*Source passage*.
The results obtained in this study, concerning the stage specific membrane composition variation and the surface remodeling during stage transitions, are depicted in Fig. S2. This figure summarizes the expression levels of each gene belonging to surface multigene families in the different stages and highlights the stage-specific genes (Fig. S2A); The general picture of expression of these families (i.e., total read counts of each family in the three stages) is also represented (Fig. S2B).
Metabolic switch through T. cruzi life cycle
We have found that genes belonging to Krebs cycle, respiratory chain and oxidative phosphorylation, were significantly up-regulated in epimastigotes, suggesting an enhanced respiratory activity at this stage (Fig. 3A and Table S3). However expression of genes related to respiration was detected in all stages. Analysis of respiratory chain genes showed very low expression of complex I associated components (NADH dehydrogenase subunit, NADH-ubiquinone oxidoreductase) in all samples (Table S3). This result supports the notion that complex I is not very active in T. cruzi as was suggested previously (Carranza et al., 2009). On the other hand, the relevance of succinate-dependent respiration was evidenced here by the up-regulation of NADH dependent fumarate reductase in epimastigotes, which generates succinate as the main source of electrons in the respiratory chain (Denicola-Seoane et al., 1992). The increase in oxidative metabolism in epimastigotes is in concordance with its high anabolic profile, which suggests that in this stage synthesis of macromolecules and particularly of steroids is favored.
Regarding the increase in respiration related genes, we wondered if the expression of antioxidant enzymes and NADPH production coding genes were also up-regulated, as a strategy to avoid oxidative damage. Analysis of antioxidant genes also showed a general up-regulation of many genes that participate in antioxidant defenses in epimastigotes (trypanothione reductase, GPX, and tryparedoxin peroxidase) that could play a role against reactive oxygen species produced by high respiratory chain activity (Fig. 3B and Table S4). In contrast, ascorbate dependent peroxidase (APX) is up-regulated in mammalian stages (trypomastigotes and amastigotes). APX uses ascorbate as electron donor (Logan et al., 2007), and it has been proposed that in both stages T. cruzi is able to synthesize this vitamin (Logan et al., 2007). In this context, the down-regulation of APX in epimastigotes might reflect the inefficiency in ascorbate synthesis and/or reduction in this stage. The reduced levels of APX mRNA genes is also in line with the empirical observation that ascorbic acid content in epimastigotes is between 1,6 and 3,6 times lower than trypomastigotes (Clark, Albrecht & Arevalo, 1994).
Concerning the expression of antioxidant genes, pentose phosphate pathway genes were also up-regulated in epimastigotes (Fig. 3C and Table S6), suggesting not only a greater production of NADPH, which acts as an electron donor in detoxifiying reactions, but also a production of ribose phosphate for nucleotide synthesis.
Another remarkable point is that enzymes for fermentation (acetaldehyde dehydrogenase and alcohol dehydrogenase) were highly up-regulated in epimastigotes. These results show that during this stage of life cycle the parasites can be adapted to different metabolic conditions, particularly to different oxygen conditions for ATP production.

*Recorded data*.
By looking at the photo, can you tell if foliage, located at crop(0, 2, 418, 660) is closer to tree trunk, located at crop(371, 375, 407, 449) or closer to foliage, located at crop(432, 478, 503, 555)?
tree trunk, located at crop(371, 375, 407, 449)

*Brief*.
Answer these from the T. cruzi passage:
(a) Which respiratory chain complex had very low expression of its associated components in all samples?
(b) In which stages is ascorbate dependent peroxidase (APX) up-regulated?
(c) Which two fermentation enzymes were highly up-regulated in epimastigotes?
Rely only on the T. cruzi passage.

*Exercise solution*.
(a) Complex I
(b) The mammalian stages, trypomastigotes and amastigotes
(c) Acetaldehyde dehydrogenase and alcohol dehydrogenase